There are also days when you struggle. And climbing knows that to have a breakthrough it’s going to have to push you. It’s going to have to let that hold that looks and feels so perfect break away from the wall (and maybe a spider jumps out into your face). It knows that without these obstacles you’re never going to grow. Your skills are never going to get fine-tuned and you’re never going to push yourself to the limit of ‘what if?” It knows you’re going to get up and try again.

In 2006, I was leading (taking the rope up with me to set it up) a route. Things were going great – I made all the clips, got to the top, secured myself and then I started feeling strange. I slowly set the anchor up, made sure everything was safe and I remember my friends asking if I was ok and assured them I only needed a minute to catch my breath. The next thing I knew my face was scraping against the rock and my friend was lowering me to the ground. I learned two lessons that day: 1. I needed to buy a helmet. 2. Sometimes I forget to breathe when I climb and I pass out. Now I chew gum to help me remember to breathe. It took me about a year to get up the nerve to lead a route again.

In 2015, climbing was my destroyer. It let me down and left me scarred, emotional and traumatized. I was out climbing with a friend and something happened. Something that you hope will never happen to you or anyone you know. I’m not sure if it were user error, gear failure or a combination of the two. I was at the top of the cliff and my friend went to rappel down and that’s when it happened – I watched him fall 30 feet to the ground and I couldn’t do a thing about it. I felt sick to my stomach and called 911. I got down to my friend and people were helping him – luckily, a nurse and a doctor were in the area climbing. By the end of the ordeal, he had cracked a vertebrae, lacerated his liver, punctured his lung, fractured his ankle and cut his elbow.

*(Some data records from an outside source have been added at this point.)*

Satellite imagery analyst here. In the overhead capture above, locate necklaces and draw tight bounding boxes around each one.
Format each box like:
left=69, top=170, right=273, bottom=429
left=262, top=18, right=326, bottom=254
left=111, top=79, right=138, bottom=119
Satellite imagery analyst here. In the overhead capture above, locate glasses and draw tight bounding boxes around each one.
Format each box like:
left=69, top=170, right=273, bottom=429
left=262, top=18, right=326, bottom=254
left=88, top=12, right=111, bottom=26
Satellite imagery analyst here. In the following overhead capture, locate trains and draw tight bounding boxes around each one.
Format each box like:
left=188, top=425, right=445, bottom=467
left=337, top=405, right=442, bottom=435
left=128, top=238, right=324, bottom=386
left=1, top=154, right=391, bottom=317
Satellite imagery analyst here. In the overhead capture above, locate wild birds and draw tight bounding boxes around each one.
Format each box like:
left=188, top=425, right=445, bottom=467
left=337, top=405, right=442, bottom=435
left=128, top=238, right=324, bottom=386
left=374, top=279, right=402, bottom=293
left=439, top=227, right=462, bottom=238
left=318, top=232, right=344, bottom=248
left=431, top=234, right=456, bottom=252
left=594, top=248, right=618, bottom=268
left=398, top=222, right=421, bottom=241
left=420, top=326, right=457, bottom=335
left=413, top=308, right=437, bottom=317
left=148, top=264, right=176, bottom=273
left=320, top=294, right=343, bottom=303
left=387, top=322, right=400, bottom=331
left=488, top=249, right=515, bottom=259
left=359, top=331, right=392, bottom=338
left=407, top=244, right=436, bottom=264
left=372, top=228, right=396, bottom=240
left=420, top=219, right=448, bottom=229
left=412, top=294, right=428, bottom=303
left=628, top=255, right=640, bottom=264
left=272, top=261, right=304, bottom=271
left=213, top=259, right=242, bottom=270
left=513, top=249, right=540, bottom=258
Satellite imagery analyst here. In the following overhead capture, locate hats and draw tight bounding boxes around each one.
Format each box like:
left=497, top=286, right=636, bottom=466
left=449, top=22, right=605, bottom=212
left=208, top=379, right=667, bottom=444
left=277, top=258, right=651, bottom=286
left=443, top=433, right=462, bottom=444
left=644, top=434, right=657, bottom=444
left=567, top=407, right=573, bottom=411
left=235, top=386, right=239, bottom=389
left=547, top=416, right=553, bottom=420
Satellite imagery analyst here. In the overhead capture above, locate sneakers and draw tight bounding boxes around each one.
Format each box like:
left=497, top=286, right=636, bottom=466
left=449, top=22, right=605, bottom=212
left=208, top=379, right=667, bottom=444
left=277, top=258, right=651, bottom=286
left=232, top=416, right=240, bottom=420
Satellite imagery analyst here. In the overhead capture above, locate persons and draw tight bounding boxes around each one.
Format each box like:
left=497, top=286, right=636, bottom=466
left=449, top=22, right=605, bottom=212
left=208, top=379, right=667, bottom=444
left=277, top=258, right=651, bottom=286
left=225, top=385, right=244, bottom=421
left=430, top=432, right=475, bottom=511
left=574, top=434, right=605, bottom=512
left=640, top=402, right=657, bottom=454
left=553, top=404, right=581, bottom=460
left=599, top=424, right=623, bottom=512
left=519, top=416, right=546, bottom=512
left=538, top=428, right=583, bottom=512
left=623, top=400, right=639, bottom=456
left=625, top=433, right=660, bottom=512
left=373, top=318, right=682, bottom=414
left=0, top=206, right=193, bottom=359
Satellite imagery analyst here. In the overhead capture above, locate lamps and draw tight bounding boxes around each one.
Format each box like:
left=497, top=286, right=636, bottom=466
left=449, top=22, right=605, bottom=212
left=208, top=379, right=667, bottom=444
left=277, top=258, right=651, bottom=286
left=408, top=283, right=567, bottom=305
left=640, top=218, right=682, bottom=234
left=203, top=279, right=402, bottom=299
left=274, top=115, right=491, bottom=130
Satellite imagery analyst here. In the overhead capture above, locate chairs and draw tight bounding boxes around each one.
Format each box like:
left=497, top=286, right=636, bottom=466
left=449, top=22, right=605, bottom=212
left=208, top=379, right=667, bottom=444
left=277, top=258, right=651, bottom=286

It was a miracle he was alive and went on to make a full recovery.

What’s the point of these two scary stories? Until these pivotal days, climbing had been safe for me and I was fearless. These days broke me. Something I held so dear had betrayed me and left me sick. The thought of being at height nauseated me, being on a roof to change air filters caused panic attacks, watching the scene in Mission Impossible where Tom Cruise is hanging on the side of the building in Dubai almost gave me a heart attack. I couldn’t watch people climb, rappel or do anything up off the ground. I had to close my eyes too many times while attending the screenings for the Reel Rock and Banff Mountain Film Festivals because it showed people falling. My most favorite thing to do was now causing me anxiety, sickness and dread.

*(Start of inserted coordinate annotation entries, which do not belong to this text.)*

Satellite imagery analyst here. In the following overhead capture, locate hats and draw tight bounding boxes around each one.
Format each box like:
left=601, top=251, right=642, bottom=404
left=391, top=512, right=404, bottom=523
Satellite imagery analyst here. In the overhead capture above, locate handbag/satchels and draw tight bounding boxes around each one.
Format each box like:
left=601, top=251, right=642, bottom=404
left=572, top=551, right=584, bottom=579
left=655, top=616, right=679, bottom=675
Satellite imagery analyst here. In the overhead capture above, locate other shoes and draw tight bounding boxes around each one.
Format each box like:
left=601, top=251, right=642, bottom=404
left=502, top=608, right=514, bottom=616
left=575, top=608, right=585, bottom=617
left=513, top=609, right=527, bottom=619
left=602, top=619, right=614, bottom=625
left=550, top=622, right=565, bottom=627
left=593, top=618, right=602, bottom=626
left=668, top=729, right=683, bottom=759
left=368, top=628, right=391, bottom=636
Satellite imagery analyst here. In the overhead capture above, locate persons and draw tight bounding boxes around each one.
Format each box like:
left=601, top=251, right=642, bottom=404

But in these same moments, the rocks were calling to me. “Naomi, it’s healthy to be scared and have fear – you can’t take safety for granted and you need to come back to me, I am still your friend.”

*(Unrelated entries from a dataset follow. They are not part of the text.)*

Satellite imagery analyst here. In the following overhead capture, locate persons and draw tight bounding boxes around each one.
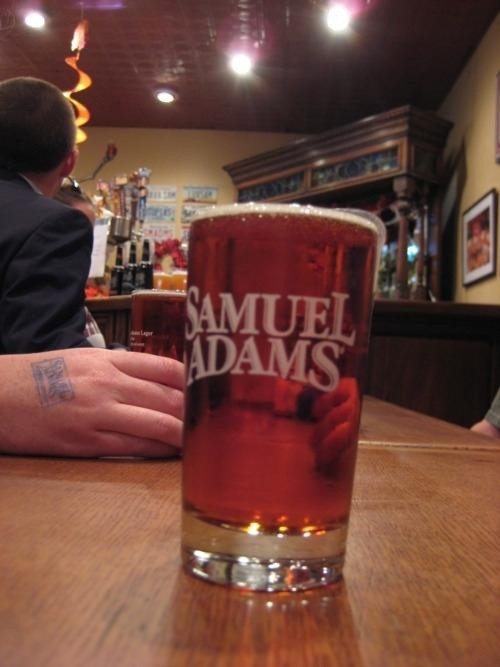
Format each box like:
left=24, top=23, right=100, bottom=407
left=470, top=384, right=500, bottom=439
left=0, top=78, right=95, bottom=356
left=50, top=183, right=106, bottom=349
left=0, top=347, right=187, bottom=461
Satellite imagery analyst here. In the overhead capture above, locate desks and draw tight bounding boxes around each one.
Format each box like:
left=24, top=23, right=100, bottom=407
left=0, top=393, right=500, bottom=667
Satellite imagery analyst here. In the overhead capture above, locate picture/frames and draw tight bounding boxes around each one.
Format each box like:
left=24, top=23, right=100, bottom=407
left=459, top=187, right=497, bottom=288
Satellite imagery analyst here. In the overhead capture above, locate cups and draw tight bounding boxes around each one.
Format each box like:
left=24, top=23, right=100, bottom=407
left=129, top=205, right=387, bottom=594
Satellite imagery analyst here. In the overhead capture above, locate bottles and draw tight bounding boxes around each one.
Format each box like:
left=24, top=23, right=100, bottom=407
left=109, top=235, right=137, bottom=296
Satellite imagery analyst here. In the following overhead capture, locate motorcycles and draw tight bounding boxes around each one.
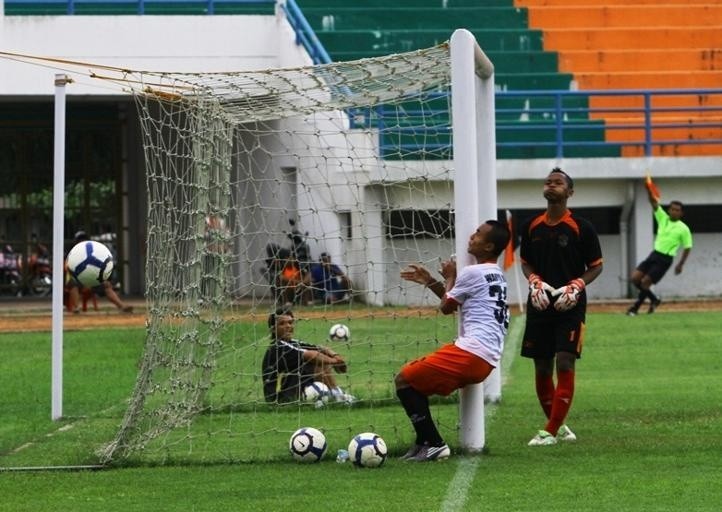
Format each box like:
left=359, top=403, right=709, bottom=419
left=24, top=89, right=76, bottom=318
left=25, top=229, right=52, bottom=303
left=263, top=217, right=316, bottom=306
left=0, top=231, right=26, bottom=300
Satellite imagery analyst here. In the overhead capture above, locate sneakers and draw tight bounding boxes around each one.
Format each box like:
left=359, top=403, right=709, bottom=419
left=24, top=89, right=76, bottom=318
left=330, top=385, right=356, bottom=403
left=557, top=424, right=576, bottom=442
left=528, top=430, right=558, bottom=446
left=399, top=445, right=422, bottom=460
left=627, top=307, right=638, bottom=315
left=648, top=298, right=661, bottom=313
left=405, top=441, right=450, bottom=462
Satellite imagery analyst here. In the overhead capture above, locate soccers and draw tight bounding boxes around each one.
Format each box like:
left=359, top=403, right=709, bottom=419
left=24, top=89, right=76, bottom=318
left=348, top=433, right=388, bottom=468
left=304, top=381, right=331, bottom=403
left=290, top=428, right=327, bottom=463
left=330, top=324, right=349, bottom=341
left=66, top=241, right=113, bottom=288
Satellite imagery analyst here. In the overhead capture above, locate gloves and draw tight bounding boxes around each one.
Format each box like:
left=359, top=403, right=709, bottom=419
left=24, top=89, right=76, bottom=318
left=550, top=277, right=586, bottom=314
left=332, top=355, right=346, bottom=374
left=527, top=272, right=555, bottom=313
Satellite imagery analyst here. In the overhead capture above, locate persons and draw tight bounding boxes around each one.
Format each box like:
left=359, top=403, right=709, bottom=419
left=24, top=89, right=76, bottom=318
left=260, top=308, right=359, bottom=407
left=626, top=179, right=696, bottom=315
left=518, top=168, right=604, bottom=446
left=392, top=219, right=513, bottom=462
left=63, top=230, right=137, bottom=315
left=294, top=253, right=355, bottom=305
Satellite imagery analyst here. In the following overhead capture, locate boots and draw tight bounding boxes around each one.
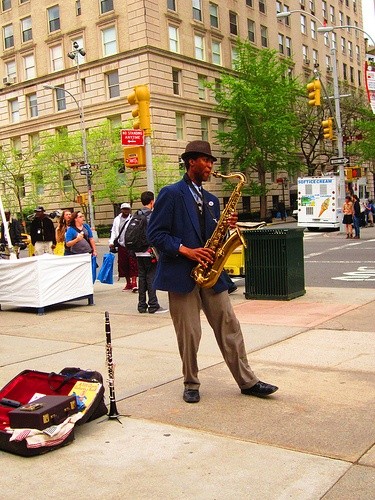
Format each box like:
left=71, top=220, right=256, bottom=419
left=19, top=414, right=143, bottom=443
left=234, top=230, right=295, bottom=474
left=346, top=233, right=353, bottom=239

Two years after the accident I had enough courage to answer those calls. “Hello, climbing, I have missed you ever so much. I want to be your friend again but you make my stomach turn, can we take it easy and get to know each other again slowly?”

Anxiety.

Nervousness.

I have come to learn that having these emotions does not make you weak; it doesn’t make you less of a person. It means you’re healthy.

It would have been far easier to walk away from climbing and leave it in my past, allowing the fear and anxiety to consume me. I’m a stubborn redhead. Don’t tell me that I can’t do It – so instead, I embraced it. Climbing has, again, become my encourager- to keep fighting, keep pushing myself, to keep healing. It reminds me to never give up and all things are possible if you are willing to be humbled and start over from the beginning.

In my job at Camp Fire Camp El Tesoro, I often deal with youth who are afraid. Afraid of trying something new, afraid of bugs, afraid of being away from home – and sometimes, afraid of climbing our challenge course tower. Because of my experiences with my own fear, I’m a better instructor and a better mentor. I love that Camp Fire programs teach youth to overcome their own obstacles and go forward in life, confident and stronger.

Naomi Healy is the Retreats and Rentals Coordinator at Camp El Tesoro. She has been working in youth development since 2002. In 2014, she left the United States to pursue a lifelong dream to serve as a Peace Corps volunteer. Naomi served in the Republic of Moldova in Eastern Europe, where she worked with a local youth organization to promote positive youth involvement, community engagement, taught English lessons at the local library and worked with a small summer camp to expand their programming. She holds a Bachelor of Science in kinesiology from Angelo State University, an EC-6 and ESLCertification, and is an International Prevention Specialist and a Red Cross Instructor.